Another quick sanity check is to plot all the charts out, one panel per chart group, one color per measure, plotting both genders. This figure is generated with plotly so it’s possible to interact with each panel.

library(plotly)

g <- lmsdata_new %>%
  arrange(age) %>% 
  ggplot(aes(age, M, color = measure, group = gender)) +
  geom_line() +
  facet_wrap(~chart, scales = "free") +
  theme_bw()

ggplotly(g)

Comparison of monthly vs expanded daily parameterization

The expanded parameters really causes a huge increase in size of parameterization – these 18 charts have 27856 rows of data.

The expanded WHO weight-for-age growth standard for males includes 1857 rows of data for ages from 0 - 1856 days (0 - 61 months). In comparison, the 2006 WHO weight-for-age growth standard done monthly from 0 - 24 months has a total of only 25 rows.

Other than the expanded age range, is there much practical difference in the fine vs coarse parameterization?

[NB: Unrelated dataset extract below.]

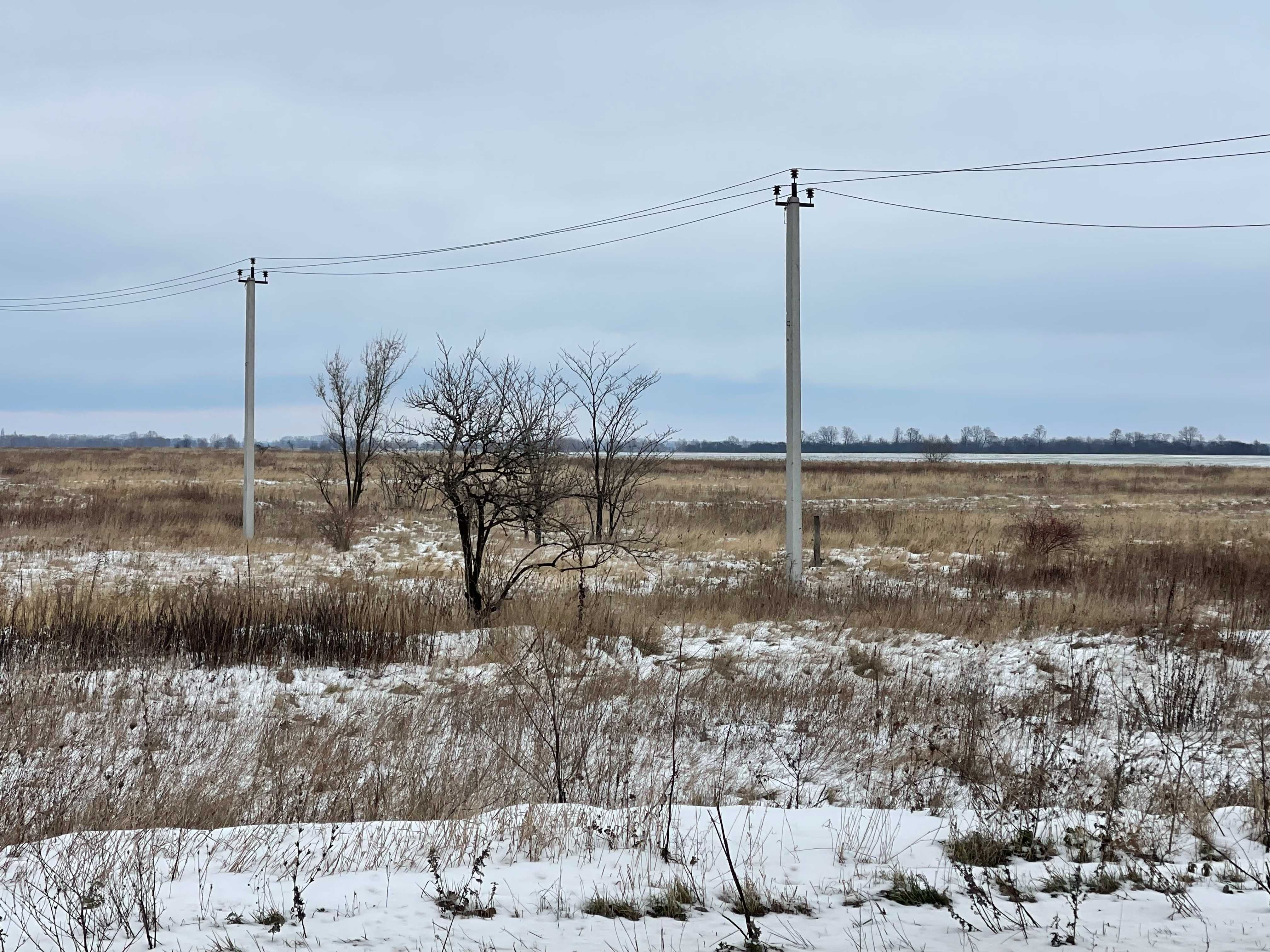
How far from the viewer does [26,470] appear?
4866 cm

Let’s compare the male weight-for-age charts. The red points are from the monthly parameterization, with linear interpolation between the 25 points. The blue line is from the daily parameters.

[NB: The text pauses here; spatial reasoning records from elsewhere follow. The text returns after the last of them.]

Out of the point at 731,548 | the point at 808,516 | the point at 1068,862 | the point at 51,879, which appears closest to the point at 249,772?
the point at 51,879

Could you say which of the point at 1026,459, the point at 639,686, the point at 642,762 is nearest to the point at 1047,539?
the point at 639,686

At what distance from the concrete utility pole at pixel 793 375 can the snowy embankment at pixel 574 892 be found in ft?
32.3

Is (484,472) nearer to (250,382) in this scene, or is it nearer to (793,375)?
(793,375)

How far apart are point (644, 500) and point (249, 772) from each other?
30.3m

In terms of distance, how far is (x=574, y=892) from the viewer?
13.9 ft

As expected, the differences at the macro level are negligible.

But zooming in to the first 6 months, where the curvature is greatest, you can detect a little bit of divergence between the daily (blue) and interpolated monthly (red) data.

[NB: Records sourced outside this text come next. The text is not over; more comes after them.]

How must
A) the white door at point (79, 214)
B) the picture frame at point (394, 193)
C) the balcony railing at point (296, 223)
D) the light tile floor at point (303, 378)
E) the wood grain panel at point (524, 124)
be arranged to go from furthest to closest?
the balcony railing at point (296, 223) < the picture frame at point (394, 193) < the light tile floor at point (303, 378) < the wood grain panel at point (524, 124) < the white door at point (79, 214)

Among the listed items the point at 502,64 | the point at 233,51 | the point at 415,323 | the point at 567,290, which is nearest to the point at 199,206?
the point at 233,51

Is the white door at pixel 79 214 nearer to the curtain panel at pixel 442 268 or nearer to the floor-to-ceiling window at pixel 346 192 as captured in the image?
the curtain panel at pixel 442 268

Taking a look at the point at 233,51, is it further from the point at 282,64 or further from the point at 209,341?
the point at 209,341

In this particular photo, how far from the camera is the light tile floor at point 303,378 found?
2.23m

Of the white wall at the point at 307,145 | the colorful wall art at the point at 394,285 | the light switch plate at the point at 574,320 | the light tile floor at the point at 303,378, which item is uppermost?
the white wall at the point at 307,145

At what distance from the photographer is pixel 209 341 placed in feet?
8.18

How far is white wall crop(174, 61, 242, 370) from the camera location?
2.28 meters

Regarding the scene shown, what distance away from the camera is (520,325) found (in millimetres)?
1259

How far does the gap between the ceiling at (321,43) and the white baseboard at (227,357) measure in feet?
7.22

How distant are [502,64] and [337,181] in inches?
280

And if you zoom in REALLY far to just the first 7 days after birth, you can see that the WHO expanded weight-for-age actually has the median weight decrease of 29 grams from 3346.4* grams at birth to 3317.4 grams at age 1 day before starting to come up, reflecting the normal postnatal weight loss.

(*I include the full precision of the data in the expanded tables intentionally. While great for producing high quality graphics, this is an example of how silly it is to use high precision numbers in actual practice.)

Why you might NOT want to use the expanded tables

For background, first off, the WHO charts are meant for “term” babies. I’ve always found this problematic. If you define “term” as between 37 0/7 (beyond late preterm) and 41 6/7 weeks (before post-dates), there’s a pretty huge expected difference in size (and clinical risks).

Setting aside the problem of lumping all “term” babies together, some have suggested that the WHO charts can be used for former preterm babies by “correcting” to age relative to their due date.

But if you use the WHO expanded weight-for-age charts with age correction, these former preterm babies would be supposed to spontaneously have a median 29 gram weight loss the day after their due date, which is just silly.

Conclusion

The WHO Growth Standard expanded parameter tables are really nice to provide very smooth, high-resolution plots, but there isn’t really a strong indication to prefer them over the coarser parameterizations.

That being said, I’ve made calculations available via the WHO expanded parameters on my PediTools Universal: Bulk Calculator Shiny app, because… why not?